How to efficiently concatenate two tensors during an training phase

Hi everybody,

I am working on an nn.Module.
The forward method of the module takes two tensors as input. It first apply a CNN to both of theses inputs. It need then to concatenate the first output with all the lines inside the second output.

What I did for now is the following:

class Model(nn.class):

def __init__(self):
        super().__init__()
        self.layer1 = SomeModule1()
        self.layer2 = SomeModule2()

def forward(self,x : torch.Tensor(n), y : torch.Tensor(m,n)):
       x = self.layer1(x)
       y = self.layer1(y)

       cat = torch.zeros(2*n,m)

       for i in range(y.size(0)):
             cat[i] = torch.cat(x,y[i])

      return self.layer2(cat)

the code work. However I feel that there is a better way to achieve it. I have got some grad_fn= in the tensor grad. I am note sure what it is exactly but I have the feeling that it is not efficient.

What would be the best efficient solution for the concatenation ?

thanks in advance :slight_smile:

Hi, here there are 3 solutions - the code is a little chaotic, but it should be understandable :slight_smile: :

import torch
import torch.nn as nn
import torch.nn.functional as F

import time

class Model(nn.Module):
    def __init__(self):
            super().__init__()
            self.layer1 = nn.Linear(10, 20)
            self.layer2 = nn.Linear(40, 30)

    def forwardA(self,x,y):
        x = self.layer1(x)
        y = self.layer1(y)

        cat = torch.zeros((y.shape[0], 20*2))
        for i in range(y.shape[0]):
            cat[i] = torch.cat((x, y[i]))
            
        return self.layer2(cat)
    
    def forwardB(self,x,y):
        x = self.layer1(x)
        y = self.layer1(y)

        results = []
        for i in range(y.shape[0]):
            results.append(torch.cat((x, y[i])))

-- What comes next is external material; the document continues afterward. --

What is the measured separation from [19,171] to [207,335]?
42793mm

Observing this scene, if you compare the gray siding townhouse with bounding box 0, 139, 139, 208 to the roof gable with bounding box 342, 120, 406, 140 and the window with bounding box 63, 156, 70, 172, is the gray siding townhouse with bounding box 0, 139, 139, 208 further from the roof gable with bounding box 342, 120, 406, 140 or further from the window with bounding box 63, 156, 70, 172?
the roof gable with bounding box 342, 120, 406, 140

        cat = torch.stack(results)
        
        return self.layer2(cat)
    
    def forwardC(self,x,y):
        x = self.layer1(x)
        y = self.layer1(y)

        x = x.repeat(y.shape[0], 1)
        cat = torch.cat((x,y), dim=1)

        return self.layer2(cat)  
    


net = Model()

#########
x = torch.rand((10))
y = torch.rand((5, 10))

resultA = net.forwardA(x,y)
resultB = net.forwardB(x,y)
resultC = net.forwardC(x,y)

if resultA.equal(resultB):
    print("ok_AB")

if resultA.equal(resultC):
    print("ok_AC")    
    
if resultB.equal(resultC):
    print("ok_BC")    
#########

start = time.time()
for i in range(1000):
    x = torch.rand((10))
    y = torch.rand((5, 10))
    net.forwardA(x,y)
end = time.time()
print("Method A:", end - start)

start = time.time()
for i in range(1000):
    x = torch.rand((10))
    y = torch.rand((5, 10))
    net.forwardB(x,y)
end = time.time()
print("Method B:", end - start)

start = time.time()
for i in range(1000):
    x = torch.rand((10))
    y = torch.rand((5, 10))
    net.forwardC(x,y)
end = time.time()
print("Method C:", end - start)

Results:

ok_AB
ok_AC
ok_BC
Method A: 0.3101060390472412
Method B: 0.2148759365081787
Method C: 0.17612218856811523
2 Likes

I like the third solution because it does not involve python loop. It seems like the good solution, as the benchmark suggest :).